Marc Dohan: Marc Dohan is the Executive Director of the Twin Cities Community Development Corporation. Under Mr. Dohan’s leadership, the TCCDC has been a powerful agent for neighborhood stabilization. Most recently, working in Fitchburg’s Elm Street neighborhood, the organization has built and rehabbed over 60 units of housing. Acquiring properties that were either in foreclosure or receivership and working with residents to create neighborhood assets and increase homeownership, Mr. Dohan and TCCDC have played a pivotal role transforming a vulnerable neighborhood.
O’Connell Companies: Holyoke-based O’Connell Companies is renowned for their work on large and technically complex projects. As the first private developer to invest in WPI’s Gateway Park, they have joined a small class of firms with the vision and risk tolerance to execute on truly transformative projects. The O’Connell Companies addition of 92,000 square feet of commercial space complements public and institutional investments in the area. Together, these coordinated projects are changing a once-blighted area near Lincoln Square into a growing mixed-use district.
The Merrimack Valley Sandbox: The mission of the Sandbox is to boost the economic and social well-being of greater Lowell and Lawrence by advancing entrepreneurship and innovation. The Sandbox fosters entrepreneurship among diverse populations of residents and workers in the Merrimack Valley including high school and college students, adults, and non-English speakers.
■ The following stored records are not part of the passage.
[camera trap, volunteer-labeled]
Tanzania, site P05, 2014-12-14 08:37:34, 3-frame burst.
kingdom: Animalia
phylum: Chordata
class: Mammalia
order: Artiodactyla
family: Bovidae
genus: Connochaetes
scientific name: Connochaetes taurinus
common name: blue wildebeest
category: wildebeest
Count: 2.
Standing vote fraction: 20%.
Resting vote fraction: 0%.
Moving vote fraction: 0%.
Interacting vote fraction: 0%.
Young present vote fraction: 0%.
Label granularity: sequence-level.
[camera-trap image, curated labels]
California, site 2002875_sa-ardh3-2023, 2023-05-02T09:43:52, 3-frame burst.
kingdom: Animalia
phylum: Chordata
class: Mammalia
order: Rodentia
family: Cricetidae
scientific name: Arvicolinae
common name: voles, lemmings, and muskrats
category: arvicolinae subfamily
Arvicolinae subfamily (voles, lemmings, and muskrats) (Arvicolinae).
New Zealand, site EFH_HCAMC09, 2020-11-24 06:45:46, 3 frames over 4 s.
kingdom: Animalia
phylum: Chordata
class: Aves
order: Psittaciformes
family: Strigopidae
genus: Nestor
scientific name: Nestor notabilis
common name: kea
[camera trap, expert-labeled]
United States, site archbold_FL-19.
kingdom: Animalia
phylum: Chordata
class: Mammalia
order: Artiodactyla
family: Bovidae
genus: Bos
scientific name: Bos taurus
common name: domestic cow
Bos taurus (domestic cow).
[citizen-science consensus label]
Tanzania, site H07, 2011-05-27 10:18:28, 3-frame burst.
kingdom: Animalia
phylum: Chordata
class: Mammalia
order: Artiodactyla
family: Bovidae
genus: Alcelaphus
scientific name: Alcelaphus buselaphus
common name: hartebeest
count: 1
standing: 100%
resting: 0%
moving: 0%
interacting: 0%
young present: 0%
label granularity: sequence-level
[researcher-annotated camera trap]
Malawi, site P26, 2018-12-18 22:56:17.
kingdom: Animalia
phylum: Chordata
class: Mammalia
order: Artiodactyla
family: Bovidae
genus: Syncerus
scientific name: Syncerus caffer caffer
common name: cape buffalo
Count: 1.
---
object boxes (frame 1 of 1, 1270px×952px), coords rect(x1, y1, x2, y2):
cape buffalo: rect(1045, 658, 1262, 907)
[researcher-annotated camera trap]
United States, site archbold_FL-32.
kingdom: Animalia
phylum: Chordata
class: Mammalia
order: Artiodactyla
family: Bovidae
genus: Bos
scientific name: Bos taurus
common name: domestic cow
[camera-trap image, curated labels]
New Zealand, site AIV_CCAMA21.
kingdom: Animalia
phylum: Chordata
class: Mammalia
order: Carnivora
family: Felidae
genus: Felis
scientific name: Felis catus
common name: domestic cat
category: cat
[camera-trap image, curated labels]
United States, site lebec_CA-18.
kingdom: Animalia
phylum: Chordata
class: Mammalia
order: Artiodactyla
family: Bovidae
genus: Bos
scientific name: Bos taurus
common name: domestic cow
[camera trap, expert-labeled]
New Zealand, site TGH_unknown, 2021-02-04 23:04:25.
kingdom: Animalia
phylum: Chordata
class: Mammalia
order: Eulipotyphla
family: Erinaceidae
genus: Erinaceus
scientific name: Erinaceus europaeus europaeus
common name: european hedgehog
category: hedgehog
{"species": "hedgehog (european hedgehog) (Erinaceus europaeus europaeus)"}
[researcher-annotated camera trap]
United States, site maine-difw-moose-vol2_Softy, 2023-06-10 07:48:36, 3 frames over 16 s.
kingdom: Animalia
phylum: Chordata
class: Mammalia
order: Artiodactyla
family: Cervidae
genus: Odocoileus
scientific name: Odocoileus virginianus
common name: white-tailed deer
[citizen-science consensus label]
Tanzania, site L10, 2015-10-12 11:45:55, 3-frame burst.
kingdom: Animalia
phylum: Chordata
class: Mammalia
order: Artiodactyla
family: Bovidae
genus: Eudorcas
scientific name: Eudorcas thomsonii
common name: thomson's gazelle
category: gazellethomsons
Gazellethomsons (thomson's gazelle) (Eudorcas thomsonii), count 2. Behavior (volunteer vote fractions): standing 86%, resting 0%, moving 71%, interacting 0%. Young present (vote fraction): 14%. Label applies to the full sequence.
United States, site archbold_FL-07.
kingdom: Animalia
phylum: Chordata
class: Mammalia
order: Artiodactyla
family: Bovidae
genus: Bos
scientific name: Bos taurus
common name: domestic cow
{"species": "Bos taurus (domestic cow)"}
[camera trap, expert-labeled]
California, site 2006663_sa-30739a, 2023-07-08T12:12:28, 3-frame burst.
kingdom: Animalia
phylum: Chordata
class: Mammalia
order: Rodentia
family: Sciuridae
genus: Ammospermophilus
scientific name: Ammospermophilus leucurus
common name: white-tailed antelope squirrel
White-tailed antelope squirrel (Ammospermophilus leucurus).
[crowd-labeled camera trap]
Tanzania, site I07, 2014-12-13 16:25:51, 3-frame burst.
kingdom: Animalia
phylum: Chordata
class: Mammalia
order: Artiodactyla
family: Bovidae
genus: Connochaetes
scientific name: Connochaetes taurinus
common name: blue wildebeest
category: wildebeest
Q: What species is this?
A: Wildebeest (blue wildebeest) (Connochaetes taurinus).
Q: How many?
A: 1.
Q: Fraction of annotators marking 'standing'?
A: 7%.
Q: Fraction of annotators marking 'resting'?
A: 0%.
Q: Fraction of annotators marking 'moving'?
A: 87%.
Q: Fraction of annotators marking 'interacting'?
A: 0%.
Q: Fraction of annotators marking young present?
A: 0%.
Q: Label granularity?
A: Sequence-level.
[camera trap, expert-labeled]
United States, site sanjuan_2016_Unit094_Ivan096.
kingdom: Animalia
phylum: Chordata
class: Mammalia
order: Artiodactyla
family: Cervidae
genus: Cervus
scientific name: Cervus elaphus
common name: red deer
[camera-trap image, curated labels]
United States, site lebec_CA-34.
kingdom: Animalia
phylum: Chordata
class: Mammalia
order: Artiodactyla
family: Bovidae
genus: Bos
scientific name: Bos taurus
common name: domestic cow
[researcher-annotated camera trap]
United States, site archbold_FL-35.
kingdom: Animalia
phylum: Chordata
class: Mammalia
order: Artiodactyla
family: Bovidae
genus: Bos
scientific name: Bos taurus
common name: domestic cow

The Sandbox runs dozens of programs including workshops, pitch contests, entrepreneur meetups, themed mixers, and twice annual accelerator programs. Through these programs, the Sandbox leverages hundreds of volunteers from the business, non profit, government, and educational communities to serve as mentors, teachers, sponsors, and judges.Mary Waldron: As the Executive Director of Brockton 21st Century Corporation, Ms. Waldron played a pivotal role facilitating two major downtown redevelopment projects: the transformation of the Knight building into the Station Lofts by Capstone Communities and the rebuilding of the Enterprise Block by Trinity Financial. Both projects are within walking distance of the Brockton commuter rail station. Capstone’s adaptive reuse of an old industrial building (where the catcher’s mitt was invented) was Brockton’s first use of the historic tax credit.
Armando Feliciano and Jay Minkarah: Armando Feliciano is a longtime Springfield community leader and Chairman of the Springfield Redevelopment Authority. After the 2011 tornedo destroyed Mr. Feliciano’s home, he strove not only to rebuild his own property, but to also foster a collaborative partnership between the SRA and DevelopSpringfield, a newly formed public-private economic development organization. As the first CEO of DevelopSpringfield, Jay Minkarah has devoted enormous energy to this joint effort. The opportunity their collaboration has produced is embodied in the Rebuild Springfield Plan – an ambitious, forward-thinking blueprint for the city’s future that the SRA and DevelopSpringfield are now working together to implement.